Results: Of 258 patients with a TJR, 154 (59.7%) consented and were enrolled in the current study; data from 150 patients with 169 TJRs (99 knees [58.6%], 69 hips [40.8%], and 1 shoulder [0.6%]) were eligible for evaluation. At baseline in the parent studies 91.1% [154/169] of the joints were Kellgren-Lawrence radiographic severity grade 3 or 4. In the parent studies the patients received placebo (n=20), tanezumab 2.5 mg (n=52), tanezumab 5 mg (n=53), tanezumab 2.5 mg titrated to 5 mg (tanezumab 2.5/5 mg, n=8), or a nonsteroidal anti-inflammatory drug (NSAID; n=17). The TJR was performed 299 days (mean) from randomization in the parent studies. Based on the joint with the worst adjudicated outcome, the 150 patients were adjudicated to have osteonecrosis (n=1), RPOA type 1 (n=3), RPOA type 2 (n=8), NPOA (n=130), other joint outcome (n=6), or not enough information to determine RPOA vs NPOA (n=2). A total of 95.1% (116/122) of patients had Surgeon’s Assessment of Procedural Difficulty ratings of uneventful and none had major complications. Of 6 patients with procedural difficulty ratings of minor complications, 4 had hip TJRs which were adjudicated as NPOA (tanezumab 2.5 mg n=1, tanezumab 5 mg n=1) or RPOA type 2 (tanezumab 5 mg n=2) and 2 had knee TJRs (both adjudicated as NPOA, tanezumab 5 mg). The minor complications included difficulty removing the head of the joint, abnormal bone appearance, osteosclerosis, capsule stenosis, and accumulation of synovial fluid. Through the 24-week study, 4.0% (6/150) of patients had post-surgical complications (5 hip TJRs and 1 knee TJR, all adjudicated as NPOA: tanezumab 2.5 mg n=2, tanezumab 5 mg n=4). These included: hematoma/periprosthetic fracture/hip infection; incision site infection; luxation of prosthesis joint; anemia; and periprosthetic infection/hip dislocation. A total of 6.7% (10/150) of patients required additional or corrective procedure(s) (6 hip TJRs and 4 knee TJRs, adjudicated as NPOA [n=9] or RPOA type 2 [n=1]: tanezumab 2.5 mg n=3, tanezumab 5 mg n=6, NSAID n=1), including: fracture treatment/hematoma evacuation/surgery; joint debridement, manipulation or fluid drainage; device repositioning; tendon repair; and imaging. At Week 24, 6.1% (8/131) of patients were somewhat dissatisfied or very dissatisfied with the result of the surgery (2 hip TJRs and 6 knee TJRs, adjudicated as NPOA [n=7] or other joint outcome [n=1]: placebo n=1, tanezumab 2.5 mg n=4, tanezumab 5 mg n=2, NSAID n=1).

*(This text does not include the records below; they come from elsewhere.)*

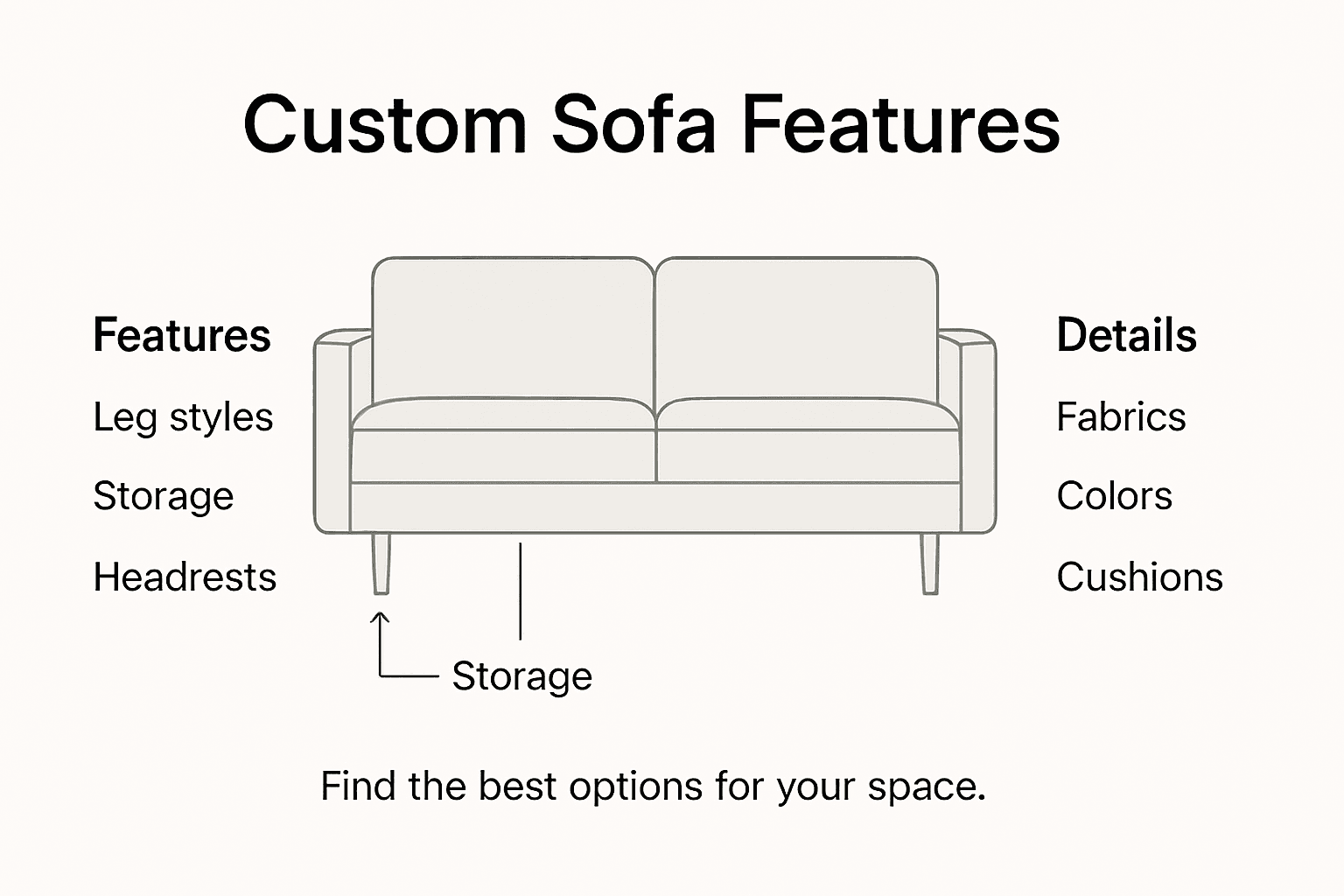 Custom Sofa Features

Features

Leg styles

Storage

Headrests

Details

Fabrics

Colors

Cushions

Storage

Find the best options for your space.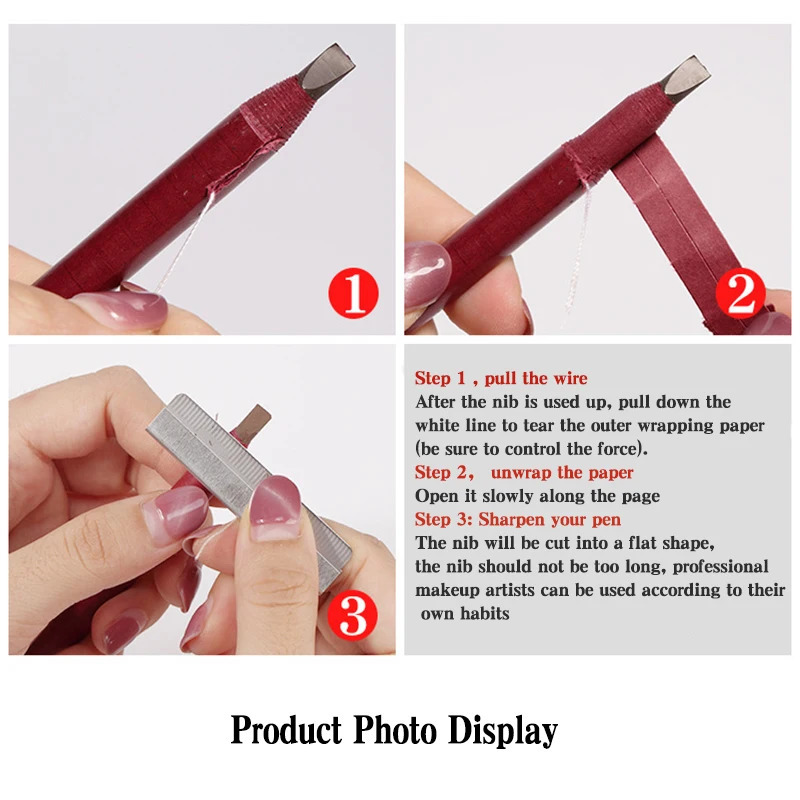 1

2

3

Step 1 , pull the wire
After the nib is used up, pull down the white line to tear the outer wrapping paper (be sure to control the force).
Step 2， unwrap the paper
Open it slowly along the page
Step 3: Sharpen your pen
The nib will be cut into a flat shape, the nib should not be too long, professional makeup artists can be used according to their own habits

Product Photo Display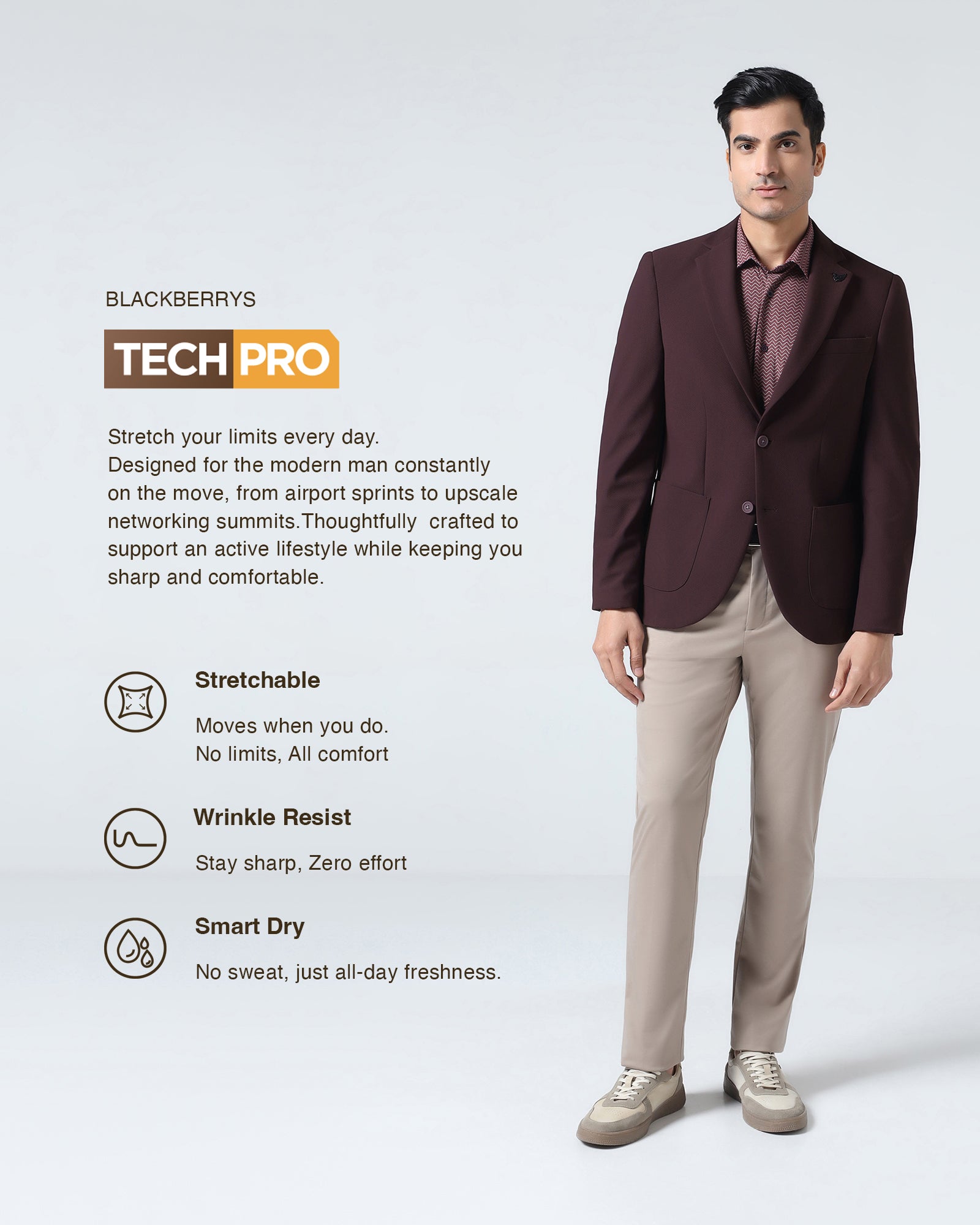 BLACKBERRYS

TECH PRO

Stretch your limits every day.
Designed for the modern man constantly on the move, from airport sprints to upscale networking summits.Thoughtfully crafted to support an active lifestyle while keeping you sharp and comfortable.

Stretchable

Moves when you do.
No limits, All comfort

Wrinkle Resist

Stay sharp, Zero effort

Smart Dry

No sweat, just all-day freshness.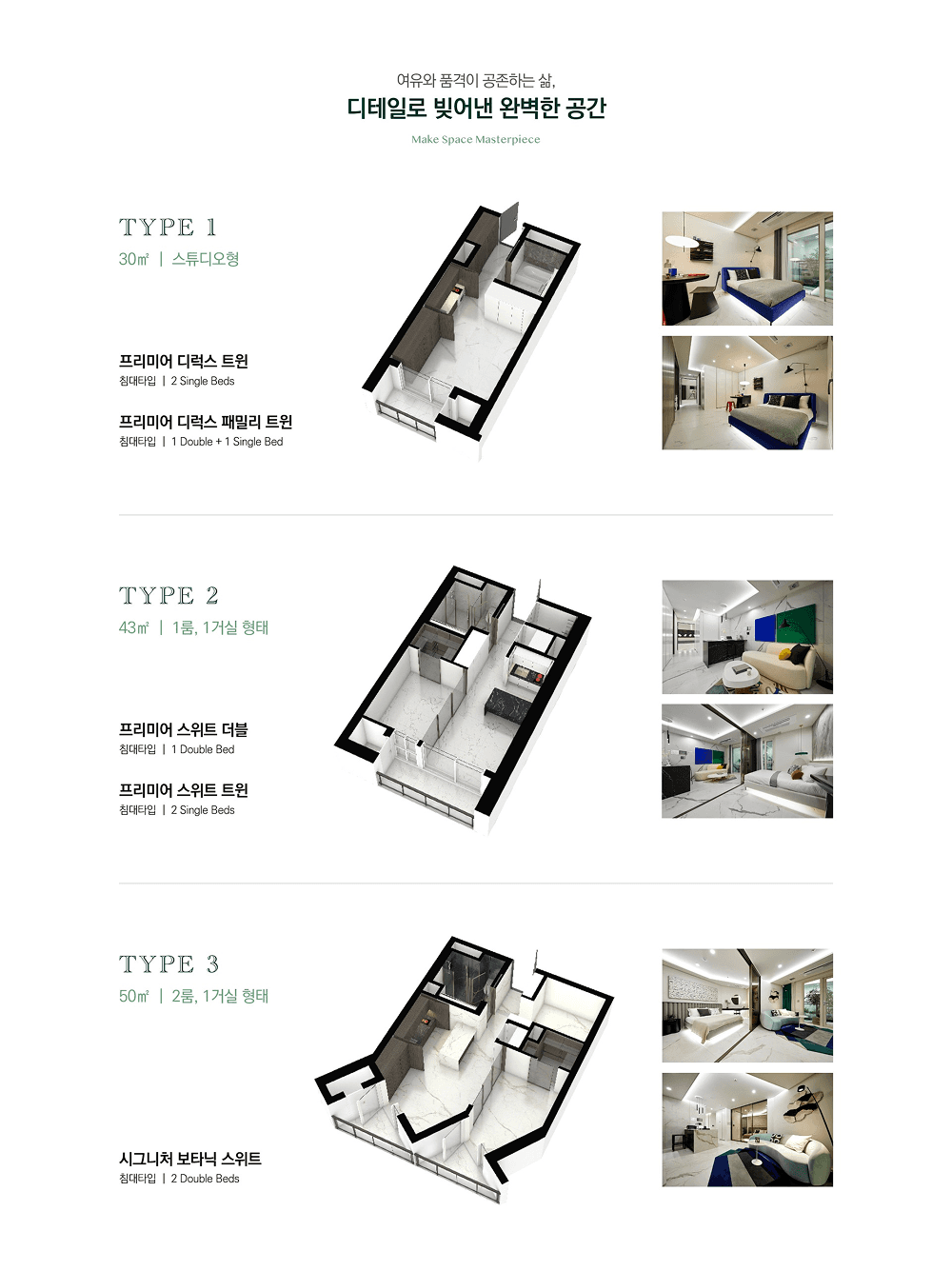 여유와 품격이 공존하는 삶,
디테일로 빚어낸 완벽한 공간
Make Space Masterpiece

TYPE 1
30㎡ | 스튜디오형

프리미어 디럭스 트윈
침대타입 | 2 Single Beds

프리미어 디럭스 패밀리 트윈
침대타입 | 1 Double + 1 Single Bed

TYPE 2
43㎡ | 1룸, 1거실 형태

프리미어 스위트 더블
침대타입 | 1 Double Bed

프리미어 스위트 트윈
침대타입 | 2 Single Beds

TYPE 3
50㎡ | 2룸, 1거실 형태

시그니처 보타닉 스위트
침대타입 | 2 Double Beds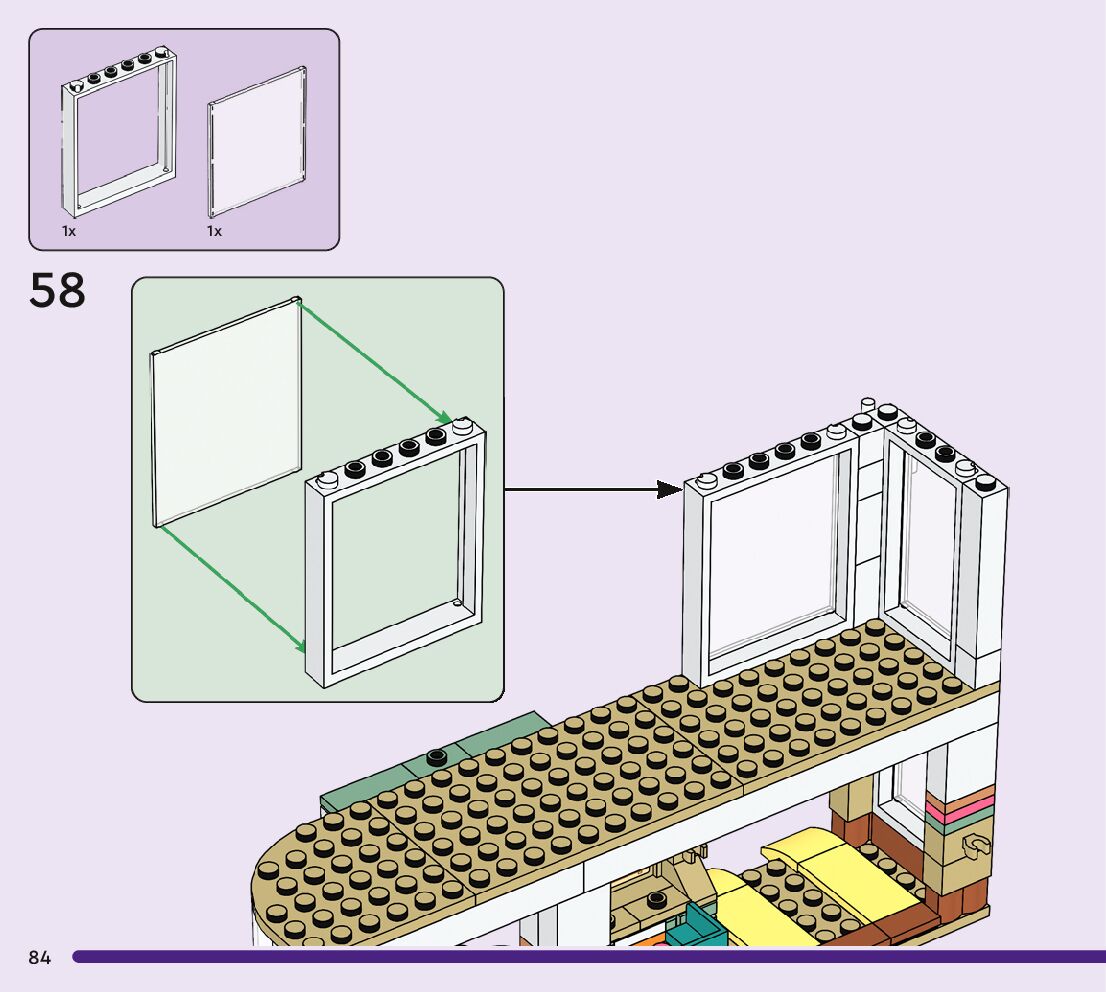 1x
1x

58

84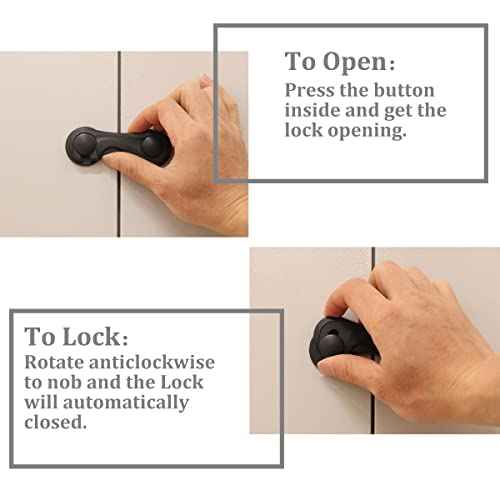 To Open:
Press the button inside and get the lock opening.

To Lock:
Rotate anticlockwise to nob and the Lock will automatically closed.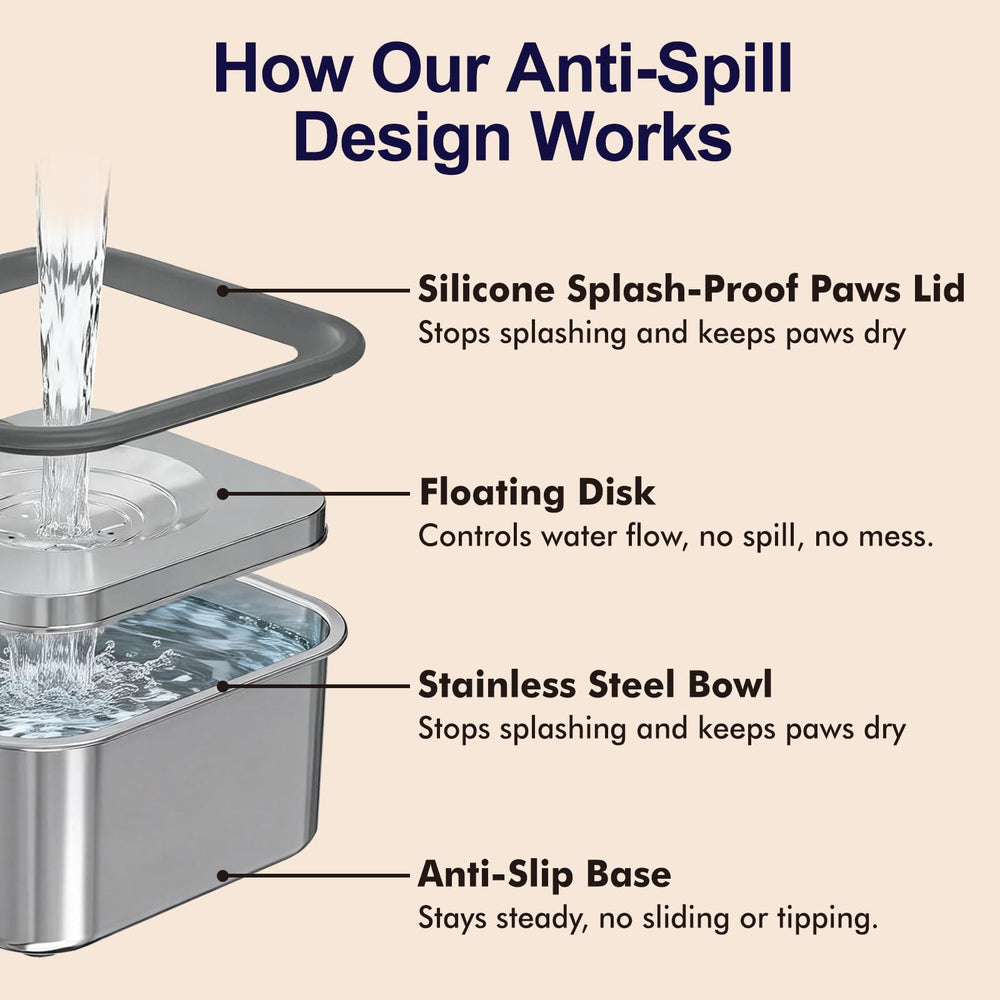 How Our Anti-Spill Design Works

Silicone Splash-Proof Paws Lid
Stops splashing and keeps paws dry

Floating Disk
Controls water flow, no spill, no mess.

Stainless Steel Bowl
Stops splashing and keeps paws dry

Anti-Slip Base
Stays steady, no sliding or tipping.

Conclusions: Procedural difficulty of minor complications during surgery, post-surgical complications, and additional or corrective procedures were infrequent, but occurred primarily in patients treated with tanezumab in the parent studies, and more frequently with tanezumab 5 mg than tanezumab 2.5 mg. Most of these cases were adjudicated as NPOA. The TJR outcomes in the patients with RPOA were similar to NPOA. Few patients were dissatisfied with their TJR, most of them were previously treated with tanezumab.